— begin Passage provided —

The Artist Who Fought Hitler With Scissors & Paste
John Heartfield is known:
German artist John Heartfield is a clear example of artistic genius combined with heroism going far beyond the necessary courage of any great artist.
John Heartfield’s Art Saved Lives
Heartfield’s anti-fascist anti-Nazi art became famous on both sides of the Atlantic before and during WW2. Heartfield used fascists’ own words and images against them. His message was clear: “You must oppose this madness, escape, or do both.”
The Photomontages Of The Nazi Period
A John Heartfield biography must highlight the years when Heartfield’s genius reached its zenith. His famous political art, which he labeled “photomontages” expressed his hatred of fascists, especially Adolf Hitler and The Third Reich. From 1930 to 1938, Heartfield designed 240 pieces of anti-Nazi art for the AIZ [Arbeiter Illustrierte Zeitung], a magazine published by the New German Press, under the direction of left-wing political activist Willi Münzenberg. The AIZ had a significant readership in Weimar-era Germany. It may easily have had the second-highest circulation in Germany in the early nineteen-thirties. After the National Socialists took control, the AIZ was smuggled into Germany from Czechoslovakia, Austria, Switzerland, and Eastern France.
To fully understand a John Heartfield biography, it’s vital to remember his artistic courage was equal to his physical courage. Heartfield was a resident of Berlin until 1933. The essential point is that his vehemently anti-fascist collages appeared on the covers of the AIZ on newsstands throughout the city. From 1930 to 1933, Heartfield’s scathing anti-Nazi montages were visible on street corners throughout Berlin. Supporters also pasted posters of his montages on walls and surfaces for any passersby to see.

— end Passage provided —

Exercise brief:
Extract the passage about John Heartfield in full, copying it word for word. Rely only on the passage about John Heartfield.

— begin Dataset —

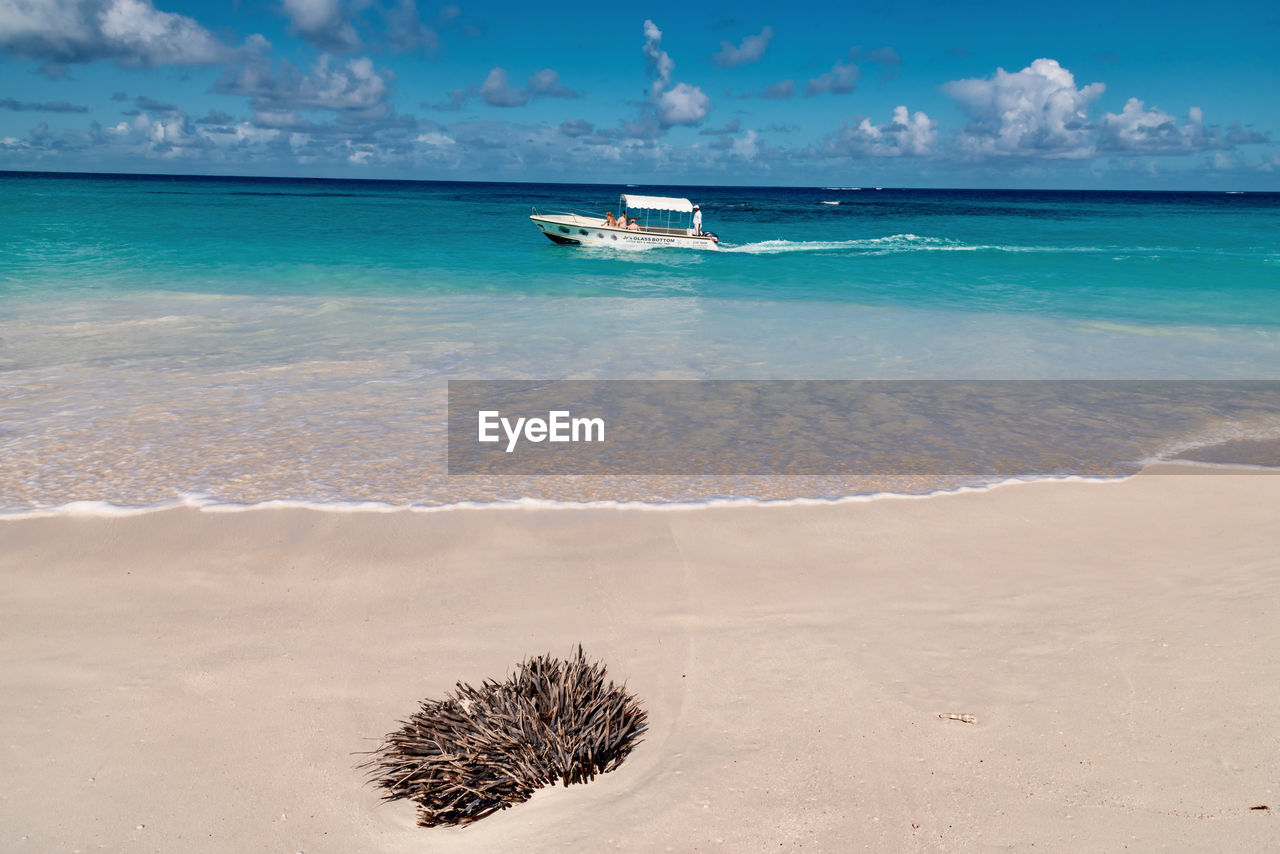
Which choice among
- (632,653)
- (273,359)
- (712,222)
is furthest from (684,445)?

— end Dataset —

Solved problem:
The Artist Who Fought Hitler With Scissors & Paste
John Heartfield is known:
German artist John Heartfield is a clear example of artistic genius combined with heroism going far beyond the necessary courage of any great artist.
John Heartfield’s Art Saved Lives
Heartfield’s anti-fascist anti-Nazi art became famous on both sides of the Atlantic before and during WW2. Heartfield used fascists’ own words and images against them. His message was clear: “You must oppose this madness, escape, or do both.”
The Photomontages Of The Nazi Period
A John Heartfield biography must highlight the years when Heartfield’s genius reached its zenith. His famous political art, which he labeled “photomontages” expressed his hatred of fascists, especially Adolf Hitler and The Third Reich. From 1930 to 1938, Heartfield designed 240 pieces of anti-Nazi art for the AIZ [Arbeiter Illustrierte Zeitung], a magazine published by the New German Press, under the direction of left-wing political activist Willi Münzenberg. The AIZ had a significant readership in Weimar-era Germany. It may easily have had the second-highest circulation in Germany in the early nineteen-thirties. After the National Socialists took control, the AIZ was smuggled into Germany from Czechoslovakia, Austria, Switzerland, and Eastern France.
To fully understand a John Heartfield biography, it’s vital to remember his artistic courage was equal to his physical courage. Heartfield was a resident of Berlin until 1933. The essential point is that his vehemently anti-fascist collages appeared on the covers of the AIZ on newsstands throughout the city. From 1930 to 1933, Heartfield’s scathing anti-Nazi montages were visible on street corners throughout Berlin. Supporters also pasted posters of his montages on walls and surfaces for any passersby to see.